朱五明白,籃子到了菜的跟前,那就是裝的事情;“錢爺,我終於~哎,終於~終於等到你~你了,我把~門丟在這裏~了……”話音剛落就扯起了呼聲,
嚴強作勢就要拿腳去踢朱五,錢少抬頭瞪了一眼嚴強,意思很明白,我還蹲在朱五的麵前,隨手將手巾扔在了一邊。
“好了,找兩個夥計來,把他先送回去,下午衝開水的老張說,架子上有一串鑰匙,讓那兩個夥計拿著試試,如果能開了老朱家的門,就沒有事情了,要是門和鑰匙配不上,你知道該怎麼做。”錢少帶著命令的語氣和嚴強說。
嚴強看著錢少,嘴裏呼出一口長氣,欲言又止。
“快點。”錢少已經往辦公室裏走去。
嚴強壓下一肚子的不願意,說:“好,錢少。”
朱五睡到了床上,聽到送自己回來的兩人關上門的聲音,等了很長一會兒,朱五從床上爬起來,坐著發呆,可是錢少和嚴強的話又一遍在耳朵邊上響起。
“那個女的現在到了江邊,在一個叫悅來客棧裏住下了,因為晚上封江,她隻有明天才能過江,所有今天晚上必須要送她走,而且要把我的金條拿回來。”這是錢少的聲音。
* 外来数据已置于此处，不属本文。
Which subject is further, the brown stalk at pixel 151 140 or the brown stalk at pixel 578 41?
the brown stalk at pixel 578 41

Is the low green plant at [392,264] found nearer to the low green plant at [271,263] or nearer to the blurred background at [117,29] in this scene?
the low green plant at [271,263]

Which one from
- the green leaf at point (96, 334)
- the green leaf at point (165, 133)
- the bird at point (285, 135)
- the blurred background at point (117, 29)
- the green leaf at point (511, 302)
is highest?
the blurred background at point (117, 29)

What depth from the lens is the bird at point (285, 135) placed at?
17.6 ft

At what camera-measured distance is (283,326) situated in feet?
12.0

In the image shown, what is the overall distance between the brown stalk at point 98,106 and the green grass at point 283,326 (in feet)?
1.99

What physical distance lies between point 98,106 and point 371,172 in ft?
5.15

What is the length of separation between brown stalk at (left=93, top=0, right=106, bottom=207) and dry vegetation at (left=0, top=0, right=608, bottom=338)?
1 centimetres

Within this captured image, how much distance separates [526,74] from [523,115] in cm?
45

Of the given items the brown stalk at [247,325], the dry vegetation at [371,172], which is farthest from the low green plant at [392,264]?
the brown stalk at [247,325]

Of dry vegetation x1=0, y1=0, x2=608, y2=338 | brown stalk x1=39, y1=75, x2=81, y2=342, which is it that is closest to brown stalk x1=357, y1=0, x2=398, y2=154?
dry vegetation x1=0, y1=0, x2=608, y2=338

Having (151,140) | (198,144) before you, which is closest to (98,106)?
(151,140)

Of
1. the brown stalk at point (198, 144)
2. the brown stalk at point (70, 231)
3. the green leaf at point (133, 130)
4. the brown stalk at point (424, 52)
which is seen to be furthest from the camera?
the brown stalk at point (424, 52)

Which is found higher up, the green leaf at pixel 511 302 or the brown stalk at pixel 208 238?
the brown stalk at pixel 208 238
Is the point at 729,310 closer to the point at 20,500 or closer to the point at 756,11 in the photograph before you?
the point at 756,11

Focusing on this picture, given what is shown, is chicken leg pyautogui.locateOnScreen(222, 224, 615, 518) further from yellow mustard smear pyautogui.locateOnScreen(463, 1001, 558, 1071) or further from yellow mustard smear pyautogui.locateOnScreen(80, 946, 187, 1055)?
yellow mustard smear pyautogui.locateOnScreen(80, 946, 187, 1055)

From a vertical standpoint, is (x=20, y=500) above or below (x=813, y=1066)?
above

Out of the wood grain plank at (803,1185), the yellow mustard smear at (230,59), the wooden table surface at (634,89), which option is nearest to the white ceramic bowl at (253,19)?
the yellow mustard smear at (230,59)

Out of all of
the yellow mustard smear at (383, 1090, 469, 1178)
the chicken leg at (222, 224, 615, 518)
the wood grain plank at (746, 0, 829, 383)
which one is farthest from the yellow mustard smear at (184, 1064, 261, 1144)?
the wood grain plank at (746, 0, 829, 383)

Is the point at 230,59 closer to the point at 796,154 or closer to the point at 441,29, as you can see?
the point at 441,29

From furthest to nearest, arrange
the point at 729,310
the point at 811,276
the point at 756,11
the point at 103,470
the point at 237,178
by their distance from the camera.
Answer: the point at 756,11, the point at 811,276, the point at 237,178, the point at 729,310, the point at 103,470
“明白,這次我親自去辦,你放心,處理好了彭矮子老婆後,那個朱五怎樣讓他不再說話?”嚴強的聲音。
“人都不能留,隻是要有順序,要有條不紊,要把前期工作做好,不能留下把柄給別人。”錢少的聲音。
“知道了,這就去。”
嚴強就要開門的時候,朱五也是急中生智,立刻躺在地上,裝起了醉酒。
朱五知道,這伎倆騙騙嚴強可以,但這隻能暫時的騙過錢少;等到他回過味兒,我還沒有走那真是一切都晚了。
從床上起身,走到門外,看四周無人,把藏在門角邊的牛皮紙包拿回了家,又從床底下拿出一個精致的盒子打開,一瞬間金光閃閃,又把牛皮紙包裏的金條拿出來放在盒子裏,就去準備衣物,想著趕緊走。
嚴強帶著一個兄弟,讓人開車送自己到了江邊。
彭夫人坐在房間裏麵,感覺寒意一陣陣的襲來。